Excerpt provided:
%%

Frew Donald McMillan (born 20 May 1942) is a former professional male tennis player from South Africa who won five grand slam doubles titles including three Wimbledons with Bob Hewitt. All together, he won 63 doubles titles, surpassed only by the Bryan brothers, Daniel Nestor, Mark Woodforde, Todd Woodbridge, John McEnroe and Tom Okker. He was also ranked No.1 in Doubles on the ATP Computer for a significant period from 1977 to 1979 when he was aged 37.

Biography 
McMillan was born in Springs, South Africa.  Aside from his considerable success as a doubles player, he had a singles career with good results mostly in South Africa.

He played in 38 Grand Slam singles events with a 28 to 38 win–loss record, first playing in 1961 at Wimbledon and last at the first US Open at Flushing Meadows in 1978. His best results in both came at the US Open reaching the quarter finals in 1972 and the last 16 in 1976. Arguably his greatest result was reaching the final of the 1970 South African Open held at Ellis Park. He beat a raging Pancho Gonzales in the semi-final before losing to world no.1 Rod Laver in four sets in the final. At the time, the South African, Italian and German Opens were rated the top three tournaments beneath the Grand Slams. As late as 1979 McMillan reached the quarter-finals of the Fischer Open in Vienna.

McMillan continued to play the tour for many years. In doubles, he played his last Wimbledon with Bob Hewitt in 1979 reaching the semi-finals. They made a last appearance together in the main draw at Flushing Meadows in 1980 reaching the quarter-finals with a nostalgic victory over fellow veteran Americans Clark Graebner and Charlie Pasarell. McMillan won his last tour title at the 1982 South African Open with Brian Gottfried.

%%

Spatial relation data
%%

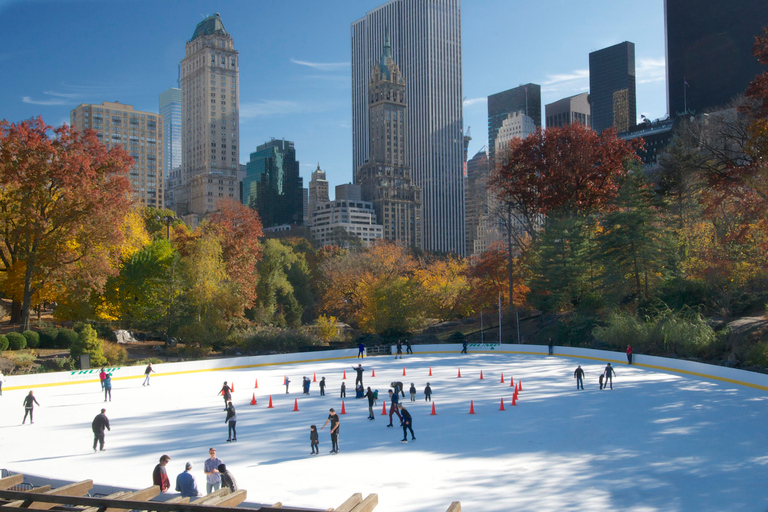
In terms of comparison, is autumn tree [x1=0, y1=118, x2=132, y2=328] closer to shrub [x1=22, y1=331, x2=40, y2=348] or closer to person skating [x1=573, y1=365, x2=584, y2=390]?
shrub [x1=22, y1=331, x2=40, y2=348]

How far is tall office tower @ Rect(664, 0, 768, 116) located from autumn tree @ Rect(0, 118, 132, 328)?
478 ft

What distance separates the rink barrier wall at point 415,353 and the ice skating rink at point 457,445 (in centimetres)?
129

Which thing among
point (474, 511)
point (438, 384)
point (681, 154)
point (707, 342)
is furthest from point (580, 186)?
point (474, 511)

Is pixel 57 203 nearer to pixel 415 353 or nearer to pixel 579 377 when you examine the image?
pixel 415 353

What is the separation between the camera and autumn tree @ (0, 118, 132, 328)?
40156mm

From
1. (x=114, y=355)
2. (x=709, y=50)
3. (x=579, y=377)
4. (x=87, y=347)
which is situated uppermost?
(x=709, y=50)

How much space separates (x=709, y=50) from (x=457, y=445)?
562 feet

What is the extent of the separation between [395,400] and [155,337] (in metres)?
40.4

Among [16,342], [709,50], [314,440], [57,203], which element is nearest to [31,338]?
[16,342]

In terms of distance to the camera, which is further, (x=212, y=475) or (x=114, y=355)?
(x=114, y=355)

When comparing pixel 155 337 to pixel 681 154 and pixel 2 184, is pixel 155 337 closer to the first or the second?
pixel 2 184

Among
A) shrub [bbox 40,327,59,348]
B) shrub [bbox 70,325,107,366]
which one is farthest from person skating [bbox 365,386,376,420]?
shrub [bbox 40,327,59,348]

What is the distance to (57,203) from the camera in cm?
4159

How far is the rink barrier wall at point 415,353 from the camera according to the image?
28688 millimetres
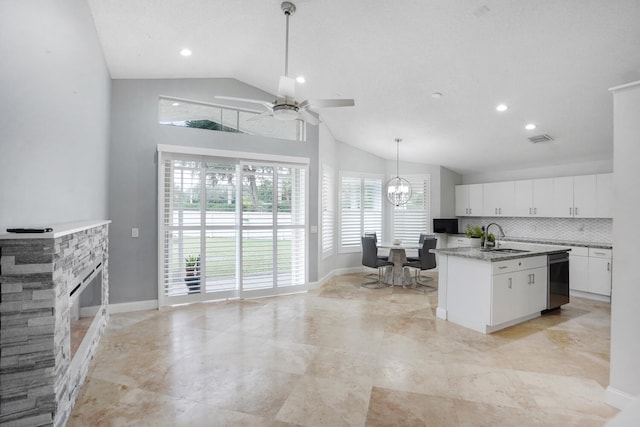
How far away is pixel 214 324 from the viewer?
3844mm

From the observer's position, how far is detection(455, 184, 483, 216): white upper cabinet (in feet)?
22.9

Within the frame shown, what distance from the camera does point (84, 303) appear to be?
9.28ft

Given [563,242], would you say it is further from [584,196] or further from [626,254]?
[626,254]

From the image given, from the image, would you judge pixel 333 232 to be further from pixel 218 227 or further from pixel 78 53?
pixel 78 53

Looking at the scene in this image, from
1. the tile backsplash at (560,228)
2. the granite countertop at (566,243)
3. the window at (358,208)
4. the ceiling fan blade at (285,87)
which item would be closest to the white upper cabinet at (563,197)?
the tile backsplash at (560,228)

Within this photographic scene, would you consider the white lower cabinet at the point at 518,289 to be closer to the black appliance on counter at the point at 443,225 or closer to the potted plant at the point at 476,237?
the potted plant at the point at 476,237

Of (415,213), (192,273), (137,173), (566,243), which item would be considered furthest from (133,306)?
(566,243)

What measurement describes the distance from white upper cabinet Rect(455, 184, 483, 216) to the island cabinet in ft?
9.82

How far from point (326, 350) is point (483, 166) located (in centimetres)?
554

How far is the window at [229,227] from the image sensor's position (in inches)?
176

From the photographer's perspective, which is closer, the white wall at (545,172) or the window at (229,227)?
the window at (229,227)

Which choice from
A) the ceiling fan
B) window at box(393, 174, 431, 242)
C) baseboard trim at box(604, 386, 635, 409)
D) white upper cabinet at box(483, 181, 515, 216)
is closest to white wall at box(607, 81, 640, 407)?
baseboard trim at box(604, 386, 635, 409)

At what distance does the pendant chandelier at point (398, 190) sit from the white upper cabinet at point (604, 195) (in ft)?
10.2

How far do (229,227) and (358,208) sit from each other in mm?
3199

%%

Problems to solve:
A. In the biography of Frew McMillan, whom did he beat in the semi-final of the 1970 South African Open?
B. Carry on with the Frew McMillan biography, starting right after its last sentence.
None of the spatial relation lines are needed here.

Answers to the problems:
A. Pancho Gonzales

B.
McMillan played for many years on the seniors tours and was runner-up at the inaugural "Wimbledon over 35's" to John Newcombe in 1982 after good wins against Tony Roche, Mark Cox and Ismail El Shafei. In 1988 he and Hewitt, older by 20 years between them, beat the Gullikson twins Tim and Tom in the 35's doubles final at Wimbledon.

The most notable aspect of his game was that he had both a two-handed backhand and forehand, which increased his power while restricting his mobility.  In the 1967 Wimbledon, he and Hewitt did not lose a set, and McMillan did not once lose a service game.

McMillan was inducted into the International Tennis Hall of Fame in Newport, Rhode Island, in 1992. He now works as a tennis commentator for Eurosport and on BBC Radio 5.

Grand Prix Championship Series singles finals

Runner-up (1)

Career titles

Singles (2 titles)

Doubles (63 titles)

Grand Slam doubles finals

Doubles (5 wins)

Mixed doubles (5 wins, 6 losses)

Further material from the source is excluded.